To do>
Each entry below must be given again word for word, with no pictures.

Data records>
------------

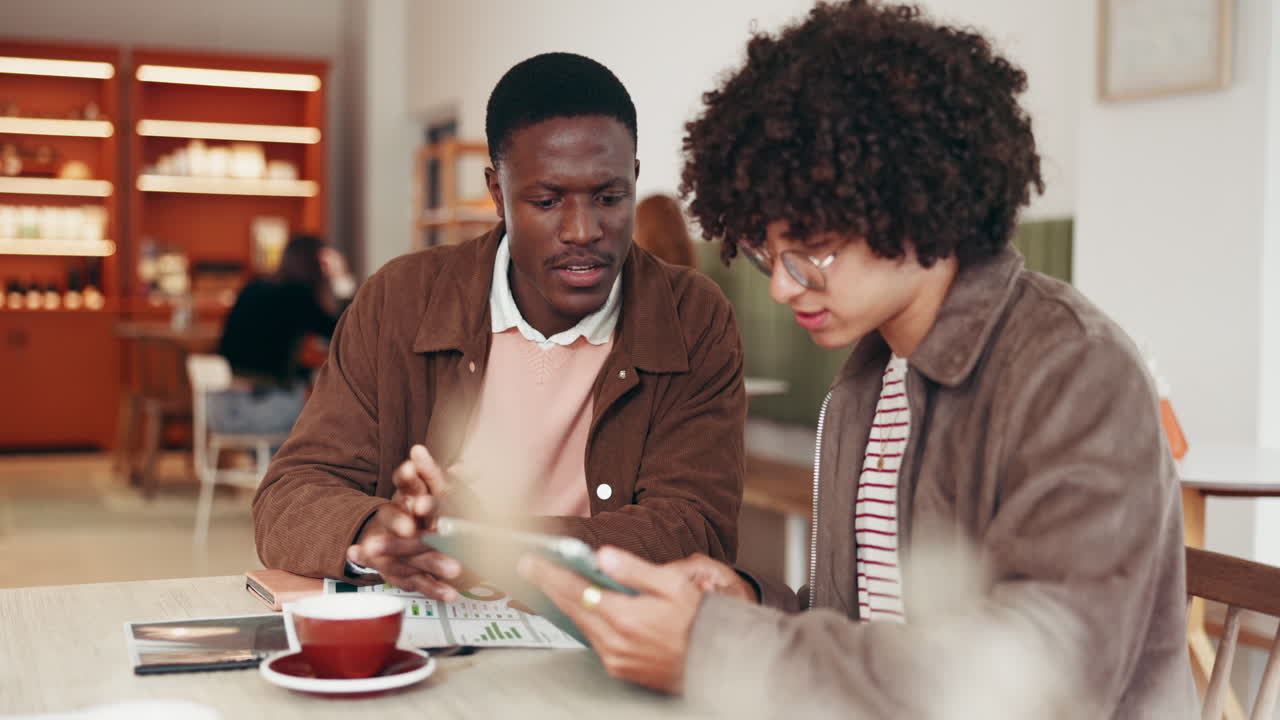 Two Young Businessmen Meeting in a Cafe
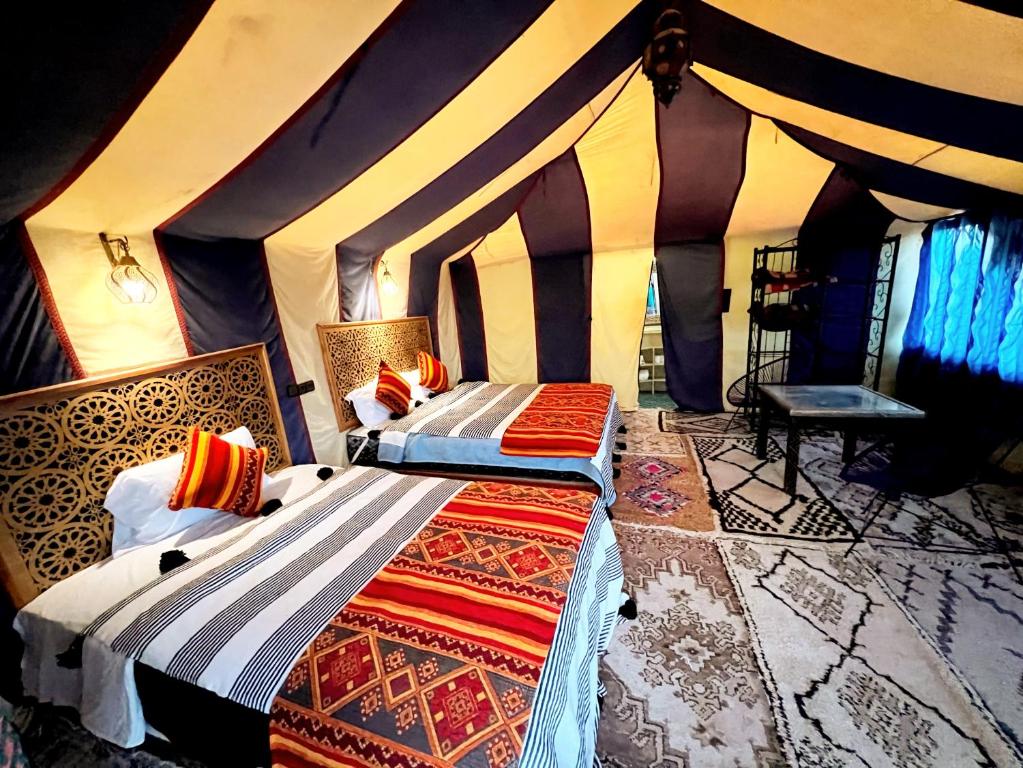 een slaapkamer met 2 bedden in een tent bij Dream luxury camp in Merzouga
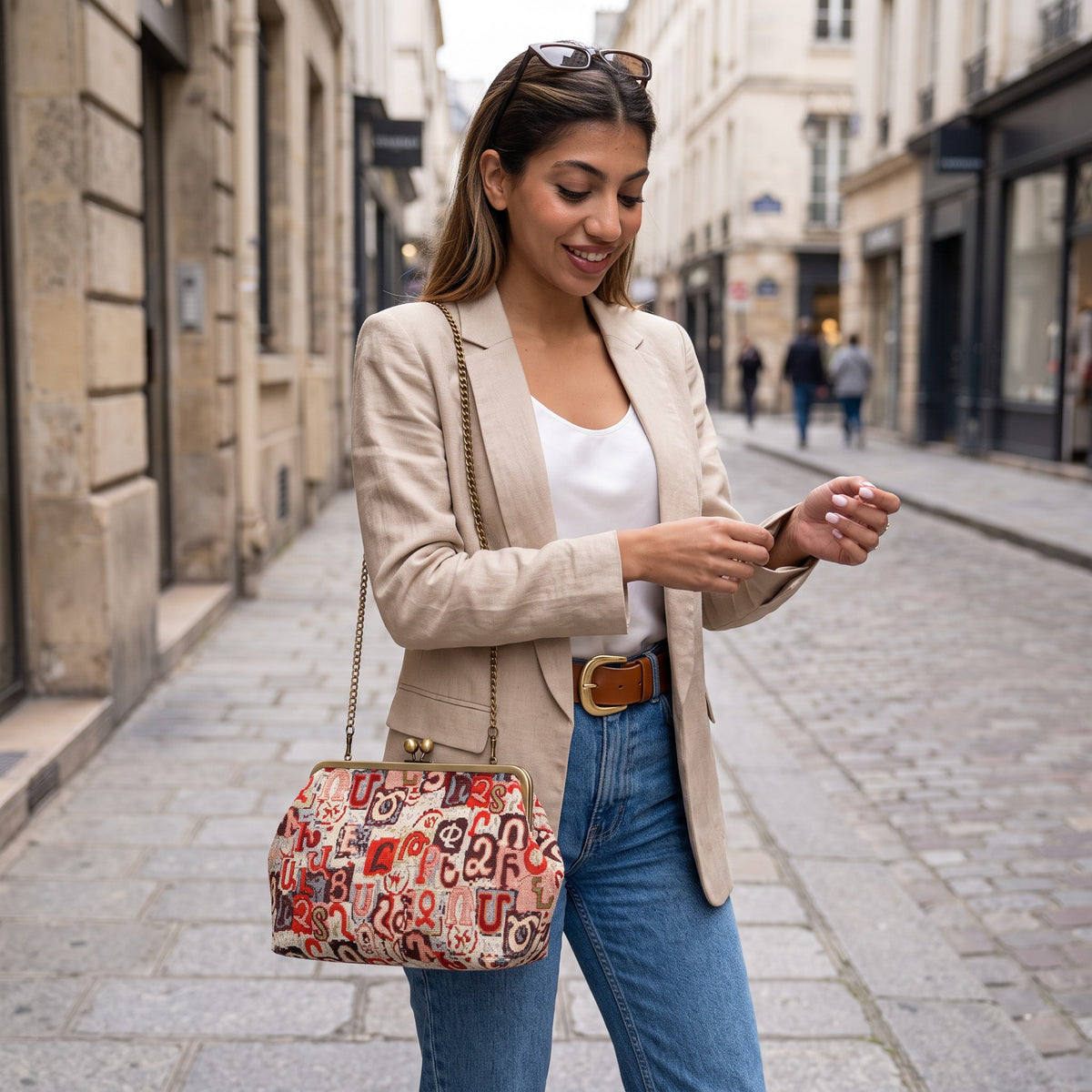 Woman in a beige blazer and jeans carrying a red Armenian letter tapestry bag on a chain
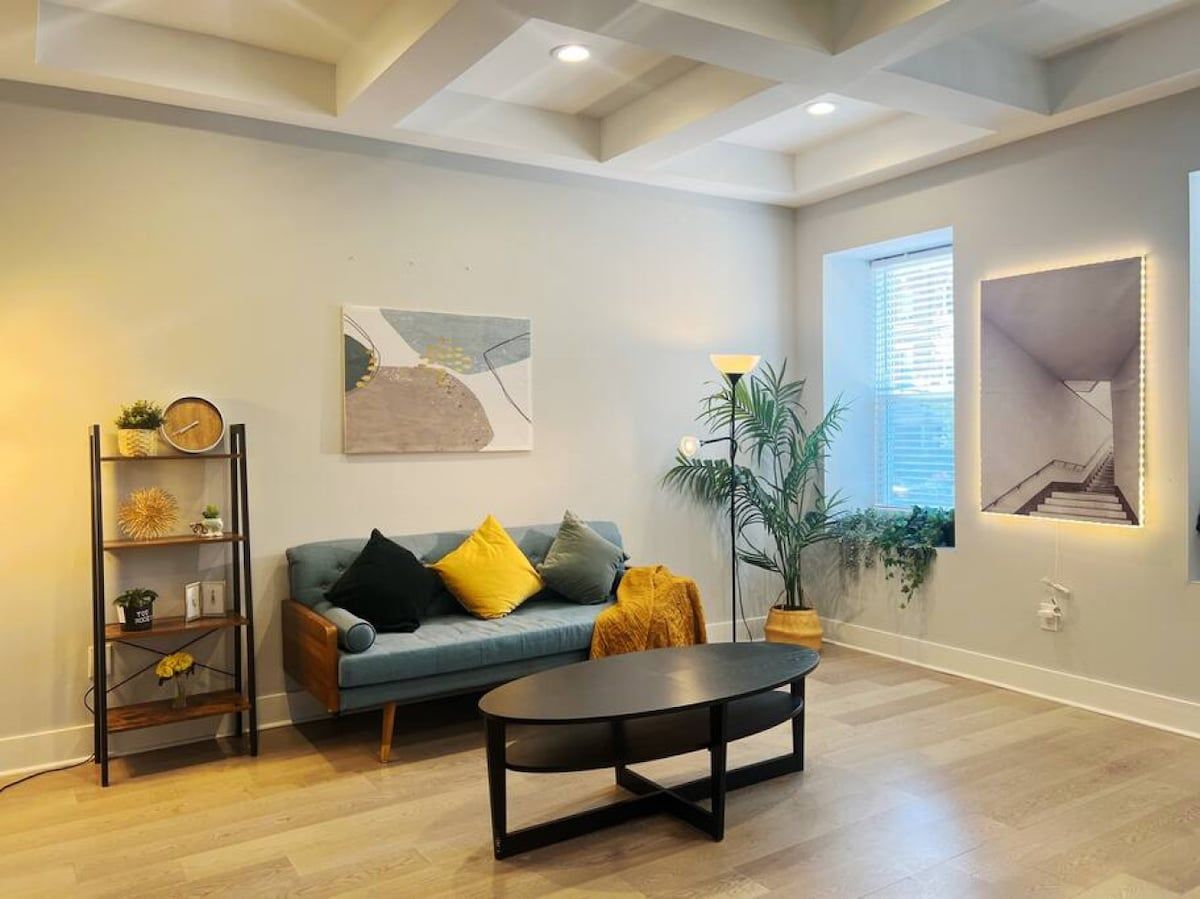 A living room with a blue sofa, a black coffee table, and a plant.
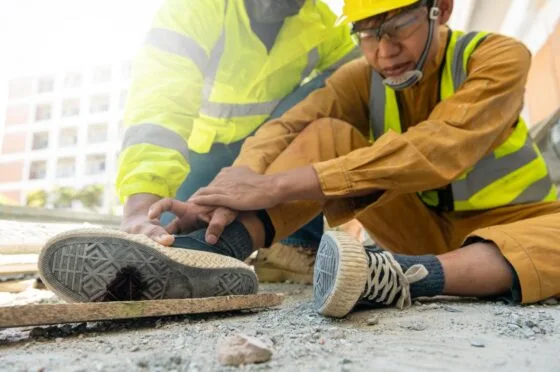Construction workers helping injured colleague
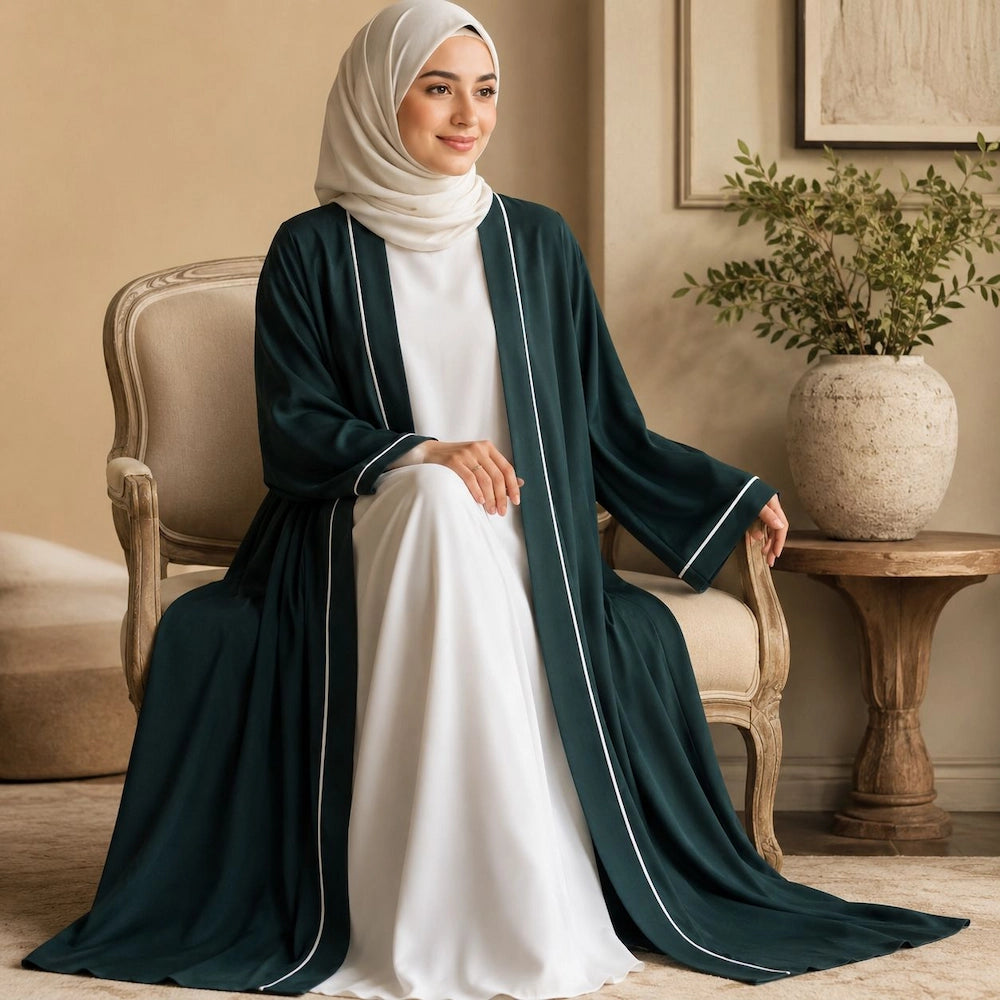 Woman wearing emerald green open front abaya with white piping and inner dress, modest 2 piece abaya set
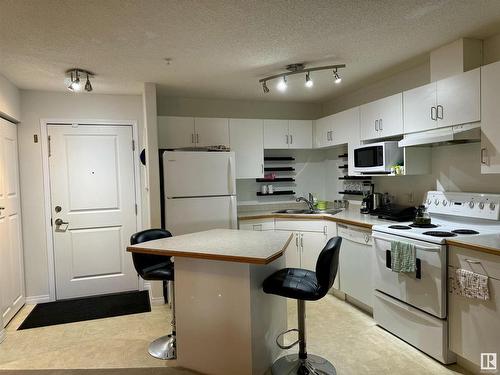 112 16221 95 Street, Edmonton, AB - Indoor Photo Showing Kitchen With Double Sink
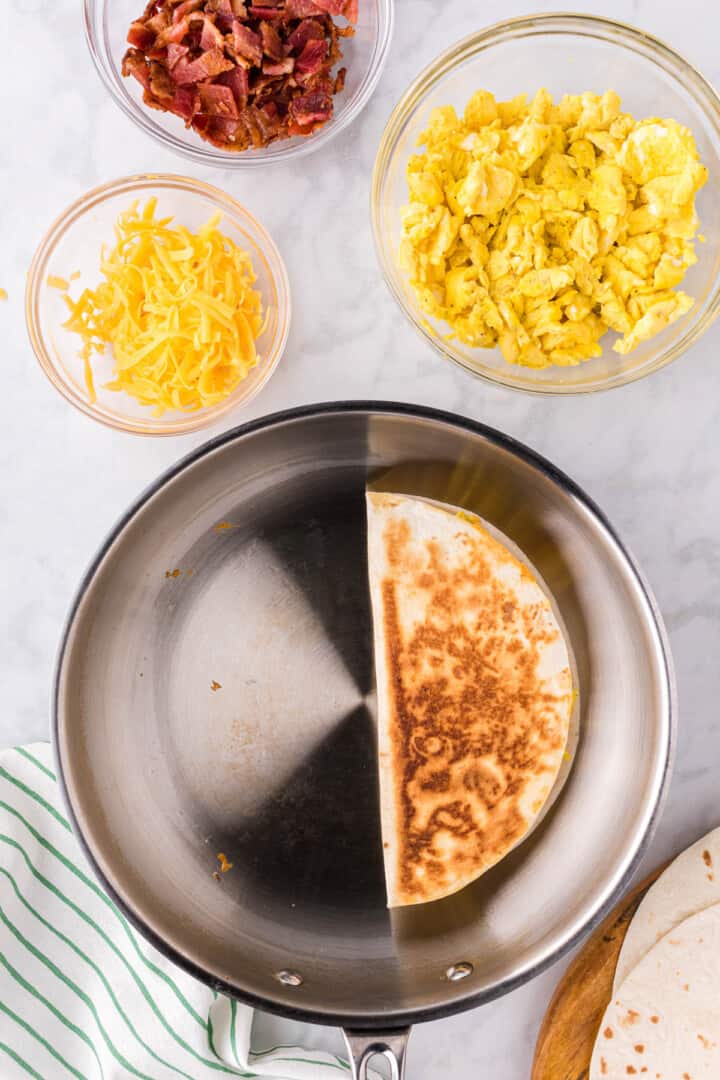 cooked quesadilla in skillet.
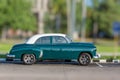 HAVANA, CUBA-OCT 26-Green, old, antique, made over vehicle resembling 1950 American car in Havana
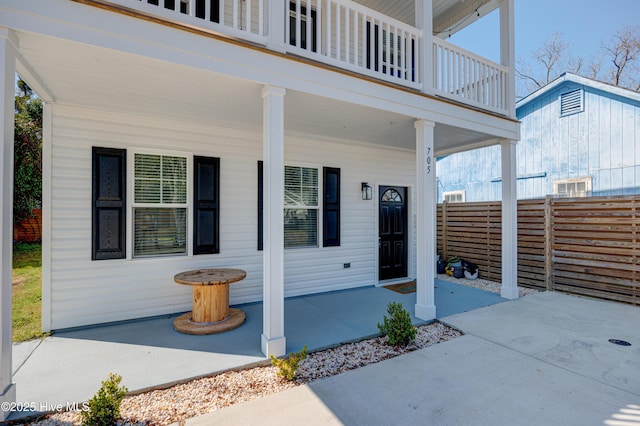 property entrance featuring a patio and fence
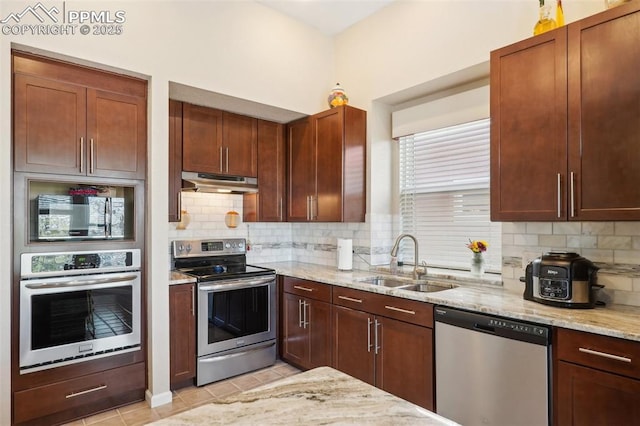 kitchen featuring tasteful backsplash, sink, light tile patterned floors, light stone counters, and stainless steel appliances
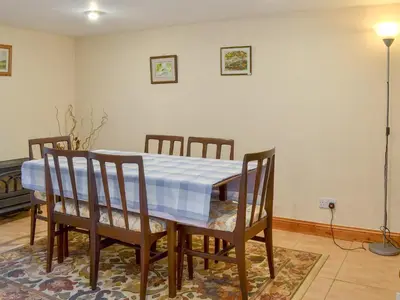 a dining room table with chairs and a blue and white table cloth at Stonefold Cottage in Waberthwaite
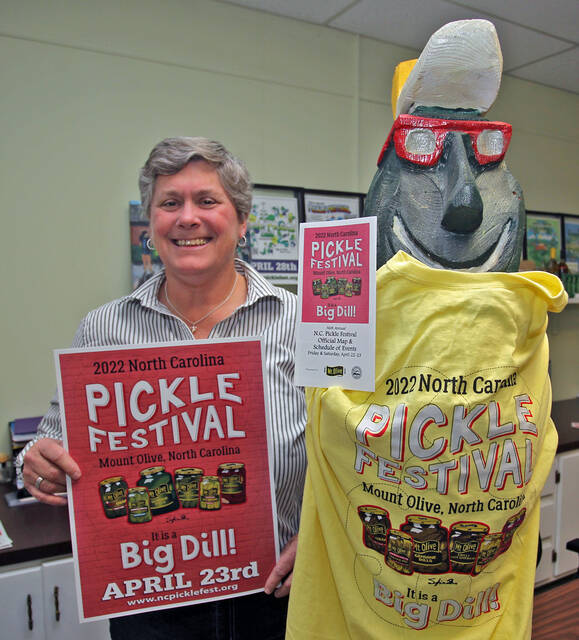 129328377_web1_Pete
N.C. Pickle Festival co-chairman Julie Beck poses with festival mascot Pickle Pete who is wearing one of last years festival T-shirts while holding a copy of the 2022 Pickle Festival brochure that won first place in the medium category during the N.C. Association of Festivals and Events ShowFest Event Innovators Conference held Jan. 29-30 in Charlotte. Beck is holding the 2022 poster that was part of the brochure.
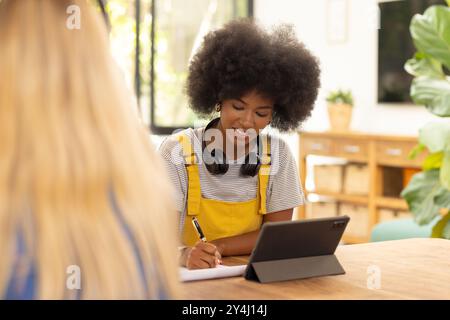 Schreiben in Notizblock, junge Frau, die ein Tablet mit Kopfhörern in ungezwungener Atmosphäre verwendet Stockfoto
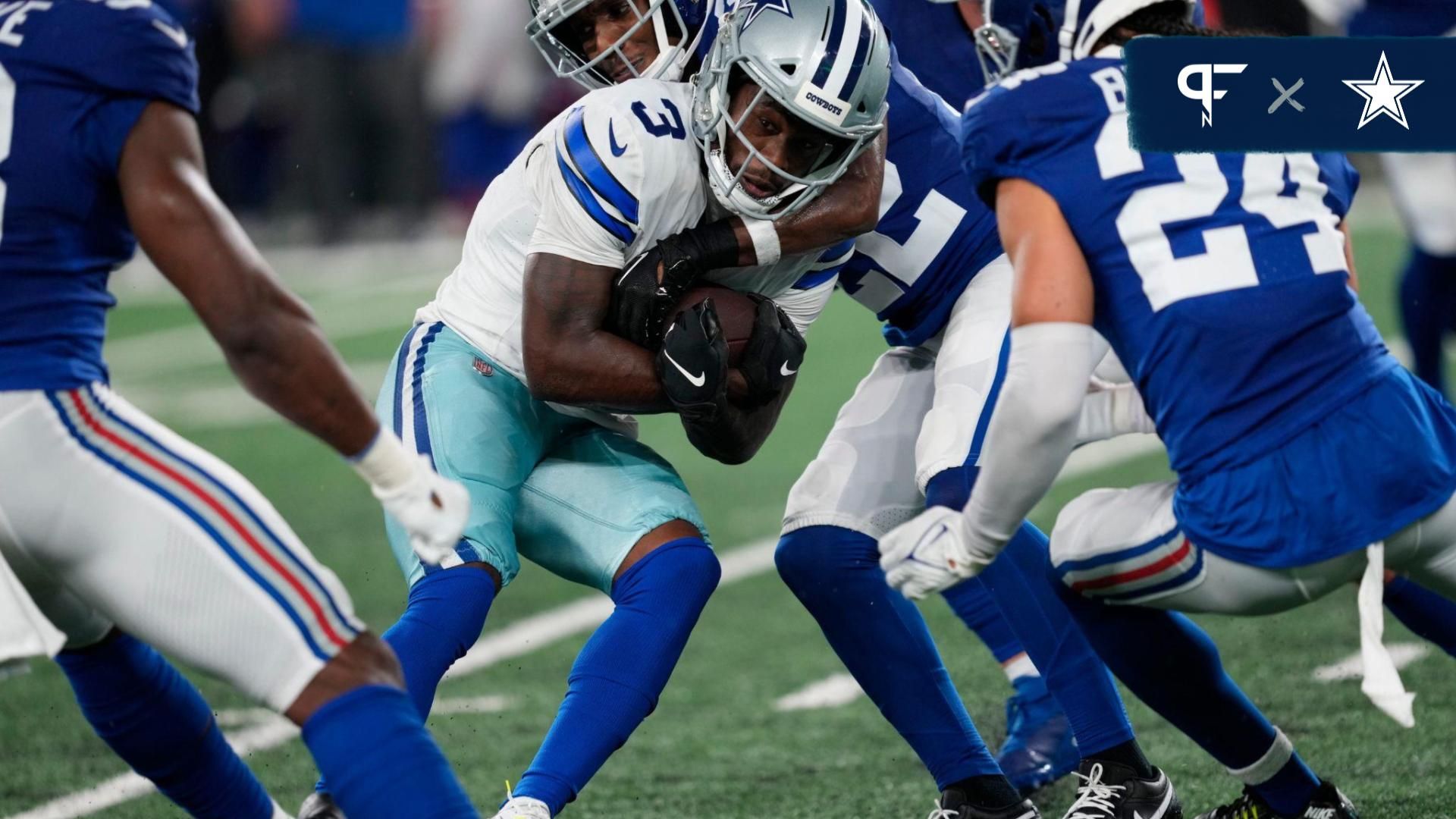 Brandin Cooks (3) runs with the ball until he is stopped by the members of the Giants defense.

------------

Result of this task>
 Two Young Businessmen Meeting in a Cafe
 een slaapkamer met 2 bedden in een tent bij Dream luxury camp in Merzouga
 Woman in a beige blazer and jeans carrying a red Armenian letter tapestry bag on a chain
 A living room with a blue sofa, a black coffee table, and a plant.
Construction workers helping injured colleague
 Woman wearing emerald green open front abaya with white piping and inner dress, modest 2 piece abaya set
 112 16221 95 Street, Edmonton, AB - Indoor Photo Showing Kitchen With Double Sink
 cooked quesadilla in skillet.
 HAVANA, CUBA-OCT 26-Green, old, antique, made over vehicle resembling 1950 American car in Havana
 property entrance featuring a patio and fence
 kitchen featuring tasteful backsplash, sink, light tile patterned floors, light stone counters, and stainless steel appliances
 a dining room table with chairs and a blue and white table cloth at Stonefold Cottage in Waberthwaite
 129328377_web1_Pete
N.C. Pickle Festival co-chairman Julie Beck poses with festival mascot Pickle Pete who is wearing one of last years festival T-shirts while holding a copy of the 2022 Pickle Festival brochure that won first place in the medium category during the N.C. Association of Festivals and Events ShowFest Event Innovators Conference held Jan. 29-30 in Charlotte. Beck is holding the 2022 poster that was part of the brochure.
 Schreiben in Notizblock, junge Frau, die ein Tablet mit Kopfhörern in ungezwungener Atmosphäre verwendet Stockfoto
 Brandin Cooks (3) runs with the ball until he is stopped by the members of the Giants defense.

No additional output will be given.